Where are the pressures impacting most?
Subjects
The subjects most affected include Maths and Science. This can lead to specialist classes being taken by teachers who are not experts in these subjects.
Schools provision
The greatest impact of teachers leaving the profession and where schools struggle to recruit is being experienced in Secondary schools. However primary is also now seeing increasing numbers of teachers leave the profession. Both Primary and Secondary are also reporting smaller numbers of experienced candidates applying for roles, resulting in reduced quality of applications.
Children and Young People
Ultimately the lack of a well-trained, consistent and diverse teacher workforce impacts on our children and young people. Without the necessary funding, improved training capacity and diversity in the teaching workforce problems will persist. This will affect the whole school environment and impact the outcomes achieved by our children and young people.
What action should the Department take to address the challenges in teacher recruitment and retention?
The main areas the department should focus on are:
- Ensure competitive pay that reflects the value of the roles.
- Create greater flexibility around the training of new teachers, ensuring the ECF works for schools and ECT’s.
- Raise the profile and recognition of teaching, bringing pride back to the profession
- Create supportive school environments, including better school leadership, to ensure teachers feel valued and want to remain in the profession.

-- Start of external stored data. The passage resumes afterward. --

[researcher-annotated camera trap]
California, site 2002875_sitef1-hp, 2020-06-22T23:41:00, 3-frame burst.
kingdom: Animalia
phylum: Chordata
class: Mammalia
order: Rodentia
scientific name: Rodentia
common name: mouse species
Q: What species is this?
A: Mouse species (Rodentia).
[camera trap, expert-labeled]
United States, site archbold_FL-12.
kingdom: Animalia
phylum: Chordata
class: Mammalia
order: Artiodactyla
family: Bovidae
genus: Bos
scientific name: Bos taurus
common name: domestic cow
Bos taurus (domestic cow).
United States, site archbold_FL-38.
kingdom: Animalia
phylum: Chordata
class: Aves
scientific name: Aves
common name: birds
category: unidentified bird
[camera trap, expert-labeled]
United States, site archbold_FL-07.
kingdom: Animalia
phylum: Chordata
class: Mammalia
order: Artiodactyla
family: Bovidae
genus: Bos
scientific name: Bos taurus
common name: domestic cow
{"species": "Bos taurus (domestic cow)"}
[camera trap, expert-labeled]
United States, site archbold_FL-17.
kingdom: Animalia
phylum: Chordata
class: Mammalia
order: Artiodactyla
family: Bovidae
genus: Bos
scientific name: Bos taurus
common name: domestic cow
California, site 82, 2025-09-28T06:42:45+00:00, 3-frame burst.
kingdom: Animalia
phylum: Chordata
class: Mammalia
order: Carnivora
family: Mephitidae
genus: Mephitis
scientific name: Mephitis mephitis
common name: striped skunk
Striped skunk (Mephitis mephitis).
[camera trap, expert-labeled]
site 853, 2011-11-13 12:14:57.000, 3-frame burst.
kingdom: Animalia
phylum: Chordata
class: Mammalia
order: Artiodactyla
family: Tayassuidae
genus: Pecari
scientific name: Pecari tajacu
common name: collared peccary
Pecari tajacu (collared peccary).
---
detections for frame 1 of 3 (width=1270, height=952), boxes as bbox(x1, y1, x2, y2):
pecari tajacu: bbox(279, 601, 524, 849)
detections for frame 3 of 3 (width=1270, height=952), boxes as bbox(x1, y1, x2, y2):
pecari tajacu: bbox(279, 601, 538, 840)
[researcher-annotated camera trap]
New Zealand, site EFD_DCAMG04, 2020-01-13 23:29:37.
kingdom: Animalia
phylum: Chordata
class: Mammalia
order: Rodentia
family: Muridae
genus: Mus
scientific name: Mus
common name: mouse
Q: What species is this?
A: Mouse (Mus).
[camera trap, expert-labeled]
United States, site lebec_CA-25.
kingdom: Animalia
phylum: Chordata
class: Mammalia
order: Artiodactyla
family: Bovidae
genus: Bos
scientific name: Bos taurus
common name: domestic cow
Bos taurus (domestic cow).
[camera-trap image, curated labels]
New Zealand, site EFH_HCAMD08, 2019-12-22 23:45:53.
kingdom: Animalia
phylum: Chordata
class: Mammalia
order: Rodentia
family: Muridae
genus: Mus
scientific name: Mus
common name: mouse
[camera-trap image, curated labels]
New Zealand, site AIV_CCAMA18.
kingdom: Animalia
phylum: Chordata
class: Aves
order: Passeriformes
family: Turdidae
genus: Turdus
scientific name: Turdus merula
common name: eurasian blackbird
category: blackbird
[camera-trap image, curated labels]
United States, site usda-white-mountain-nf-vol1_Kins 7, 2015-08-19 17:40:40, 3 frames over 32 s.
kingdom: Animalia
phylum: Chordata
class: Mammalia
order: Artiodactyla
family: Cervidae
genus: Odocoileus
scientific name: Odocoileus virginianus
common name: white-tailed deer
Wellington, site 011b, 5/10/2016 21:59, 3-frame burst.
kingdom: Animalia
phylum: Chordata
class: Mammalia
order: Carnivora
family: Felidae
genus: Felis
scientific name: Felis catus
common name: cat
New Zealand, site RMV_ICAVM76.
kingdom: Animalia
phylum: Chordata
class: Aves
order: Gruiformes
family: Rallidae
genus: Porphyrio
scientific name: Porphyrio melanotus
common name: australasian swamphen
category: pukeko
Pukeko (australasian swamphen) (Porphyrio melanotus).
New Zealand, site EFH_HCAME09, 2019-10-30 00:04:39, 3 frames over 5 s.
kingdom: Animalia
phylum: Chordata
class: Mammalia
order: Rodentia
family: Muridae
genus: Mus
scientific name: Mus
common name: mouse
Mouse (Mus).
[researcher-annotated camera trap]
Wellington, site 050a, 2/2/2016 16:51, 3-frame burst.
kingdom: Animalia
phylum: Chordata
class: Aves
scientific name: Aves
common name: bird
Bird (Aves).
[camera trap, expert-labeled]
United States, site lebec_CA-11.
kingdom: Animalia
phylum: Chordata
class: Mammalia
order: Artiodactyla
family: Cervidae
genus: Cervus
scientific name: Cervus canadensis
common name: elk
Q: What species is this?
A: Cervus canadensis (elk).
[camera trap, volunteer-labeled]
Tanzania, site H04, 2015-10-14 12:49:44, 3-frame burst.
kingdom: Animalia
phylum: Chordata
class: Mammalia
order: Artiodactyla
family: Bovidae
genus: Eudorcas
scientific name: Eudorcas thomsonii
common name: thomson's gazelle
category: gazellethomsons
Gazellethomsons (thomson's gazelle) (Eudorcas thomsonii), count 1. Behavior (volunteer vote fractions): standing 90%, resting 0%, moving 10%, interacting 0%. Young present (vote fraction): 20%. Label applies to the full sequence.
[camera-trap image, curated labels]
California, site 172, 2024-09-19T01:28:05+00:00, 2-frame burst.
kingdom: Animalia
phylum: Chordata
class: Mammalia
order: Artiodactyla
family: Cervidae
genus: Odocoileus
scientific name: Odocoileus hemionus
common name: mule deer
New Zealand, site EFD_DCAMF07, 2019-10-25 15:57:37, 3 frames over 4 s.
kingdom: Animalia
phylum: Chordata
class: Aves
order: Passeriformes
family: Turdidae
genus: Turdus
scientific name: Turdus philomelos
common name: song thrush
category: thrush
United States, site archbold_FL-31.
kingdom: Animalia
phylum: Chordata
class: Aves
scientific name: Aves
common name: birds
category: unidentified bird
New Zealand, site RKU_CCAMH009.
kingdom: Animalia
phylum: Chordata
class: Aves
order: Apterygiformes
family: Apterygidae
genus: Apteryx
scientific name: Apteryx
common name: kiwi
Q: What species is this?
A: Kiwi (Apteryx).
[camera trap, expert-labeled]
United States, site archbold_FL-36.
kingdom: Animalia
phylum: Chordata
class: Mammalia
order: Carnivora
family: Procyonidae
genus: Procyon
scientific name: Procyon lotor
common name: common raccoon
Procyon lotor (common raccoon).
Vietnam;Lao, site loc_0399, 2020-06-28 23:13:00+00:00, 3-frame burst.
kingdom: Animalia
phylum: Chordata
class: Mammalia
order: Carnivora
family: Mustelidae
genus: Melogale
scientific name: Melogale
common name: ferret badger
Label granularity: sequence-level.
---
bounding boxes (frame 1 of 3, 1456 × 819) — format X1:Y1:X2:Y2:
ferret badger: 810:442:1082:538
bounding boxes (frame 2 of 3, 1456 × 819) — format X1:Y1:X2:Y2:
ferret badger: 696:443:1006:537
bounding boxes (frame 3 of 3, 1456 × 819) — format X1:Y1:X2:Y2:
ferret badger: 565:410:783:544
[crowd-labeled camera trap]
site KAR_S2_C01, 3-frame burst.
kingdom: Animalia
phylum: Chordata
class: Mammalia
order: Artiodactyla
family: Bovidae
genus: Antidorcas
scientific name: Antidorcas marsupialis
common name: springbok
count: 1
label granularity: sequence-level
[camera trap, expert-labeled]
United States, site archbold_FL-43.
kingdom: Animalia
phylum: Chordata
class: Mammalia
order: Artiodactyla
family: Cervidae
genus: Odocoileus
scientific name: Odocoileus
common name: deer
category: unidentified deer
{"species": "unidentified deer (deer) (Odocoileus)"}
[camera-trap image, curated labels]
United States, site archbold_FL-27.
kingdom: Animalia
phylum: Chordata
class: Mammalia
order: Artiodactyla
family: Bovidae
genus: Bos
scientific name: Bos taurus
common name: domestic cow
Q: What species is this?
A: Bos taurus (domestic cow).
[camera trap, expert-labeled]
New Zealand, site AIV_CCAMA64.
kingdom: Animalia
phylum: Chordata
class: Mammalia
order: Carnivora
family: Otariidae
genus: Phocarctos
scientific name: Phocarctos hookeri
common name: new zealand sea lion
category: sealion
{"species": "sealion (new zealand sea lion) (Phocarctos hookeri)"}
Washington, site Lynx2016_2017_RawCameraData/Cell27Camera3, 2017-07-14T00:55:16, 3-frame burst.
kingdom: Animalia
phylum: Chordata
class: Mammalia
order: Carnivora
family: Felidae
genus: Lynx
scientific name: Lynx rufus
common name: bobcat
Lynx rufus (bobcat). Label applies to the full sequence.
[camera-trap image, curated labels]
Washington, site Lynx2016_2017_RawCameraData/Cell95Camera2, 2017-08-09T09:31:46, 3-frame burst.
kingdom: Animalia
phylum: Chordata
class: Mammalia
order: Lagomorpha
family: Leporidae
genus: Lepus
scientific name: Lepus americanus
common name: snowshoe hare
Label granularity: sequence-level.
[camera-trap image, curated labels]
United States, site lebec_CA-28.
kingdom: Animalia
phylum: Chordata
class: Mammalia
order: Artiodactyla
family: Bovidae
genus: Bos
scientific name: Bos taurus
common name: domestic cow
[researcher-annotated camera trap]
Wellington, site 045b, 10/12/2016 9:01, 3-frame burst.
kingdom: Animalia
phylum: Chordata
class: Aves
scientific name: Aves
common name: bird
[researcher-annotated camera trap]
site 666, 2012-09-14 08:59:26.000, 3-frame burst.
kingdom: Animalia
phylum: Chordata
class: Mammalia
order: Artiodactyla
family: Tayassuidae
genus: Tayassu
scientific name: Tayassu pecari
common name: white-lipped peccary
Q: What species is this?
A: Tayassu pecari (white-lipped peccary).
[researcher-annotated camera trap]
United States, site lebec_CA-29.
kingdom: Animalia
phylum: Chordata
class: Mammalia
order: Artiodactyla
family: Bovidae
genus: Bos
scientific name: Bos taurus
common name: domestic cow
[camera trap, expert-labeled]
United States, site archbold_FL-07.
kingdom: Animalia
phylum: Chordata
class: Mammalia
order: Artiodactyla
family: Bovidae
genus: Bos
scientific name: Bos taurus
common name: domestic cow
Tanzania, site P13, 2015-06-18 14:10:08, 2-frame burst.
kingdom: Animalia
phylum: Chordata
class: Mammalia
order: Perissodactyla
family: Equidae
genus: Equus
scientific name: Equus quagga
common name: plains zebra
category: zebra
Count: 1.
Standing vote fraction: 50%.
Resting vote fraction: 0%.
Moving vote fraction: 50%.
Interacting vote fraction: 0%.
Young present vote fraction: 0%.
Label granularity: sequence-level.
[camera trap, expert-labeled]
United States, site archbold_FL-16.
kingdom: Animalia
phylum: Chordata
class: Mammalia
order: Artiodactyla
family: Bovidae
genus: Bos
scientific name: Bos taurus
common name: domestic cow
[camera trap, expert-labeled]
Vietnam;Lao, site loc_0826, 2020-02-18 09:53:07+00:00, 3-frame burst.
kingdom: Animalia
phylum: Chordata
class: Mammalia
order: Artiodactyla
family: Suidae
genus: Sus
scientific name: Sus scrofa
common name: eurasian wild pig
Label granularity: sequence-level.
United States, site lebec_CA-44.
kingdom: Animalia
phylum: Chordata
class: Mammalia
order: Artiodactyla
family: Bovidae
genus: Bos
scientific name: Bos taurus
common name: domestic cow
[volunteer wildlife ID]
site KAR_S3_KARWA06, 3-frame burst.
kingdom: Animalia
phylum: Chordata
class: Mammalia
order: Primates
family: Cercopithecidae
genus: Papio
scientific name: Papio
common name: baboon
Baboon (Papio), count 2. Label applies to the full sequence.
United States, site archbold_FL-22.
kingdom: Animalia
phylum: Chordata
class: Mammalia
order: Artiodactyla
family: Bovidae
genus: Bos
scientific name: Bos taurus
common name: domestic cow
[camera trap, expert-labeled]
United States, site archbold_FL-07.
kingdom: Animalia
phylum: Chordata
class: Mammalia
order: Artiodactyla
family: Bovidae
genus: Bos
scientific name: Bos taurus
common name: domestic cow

- Empower schools to create a more inclusive and diverse school environment. This will require DfE to ensure teacher training is accessible, and encouraged, from within minority communities.
- Review immigration rules to allow migrants to work in roles whose start dates are delayed due to immigration right to work processes which then impact the school further.
- For certain school roles, develop a framework for on the job training so schools can remove specific qualifications as a barrier at recruitment stage.
- Upskill internal staff by offering internal opportunities to bridge the gaps identified. Schools should be enabled to cover gaps in skill set across all internal staff as part of teacher training.
How well does the current teacher training framework work to prepare new teachers and how could it be improved?
SEND
There should be a greater emphasis on teaching children with SEND, and behavioural challenges in mainstream schools. The SEN training provision does not currently prepare teachers for the challenges these children and young people can present within their classroom, or the right approach and techniques to support these learners. This can lead to significant disruption for all children in the classroom, reduced outcomes and exclusion for children and young people with SEND and creates increased pressure on teaching staff.
This pressure could be reduced by engaging trainee teachers in placements within specialist SEND provisions. This has the potential to lead to improved knowledge and skills to support children with SEND and behavioural challenges in the classroom, reducing wider class disruption and improving the school experience of children with SEND.
ECF
ECF training is seen as 'restrictive' and asks as a 'straitjacket' with no flexibility. Schools report to us that they believe they should have greater flexibility in how they meet ECT’s needs. In addition, ECF modules are reported to be a repetition of ITT material.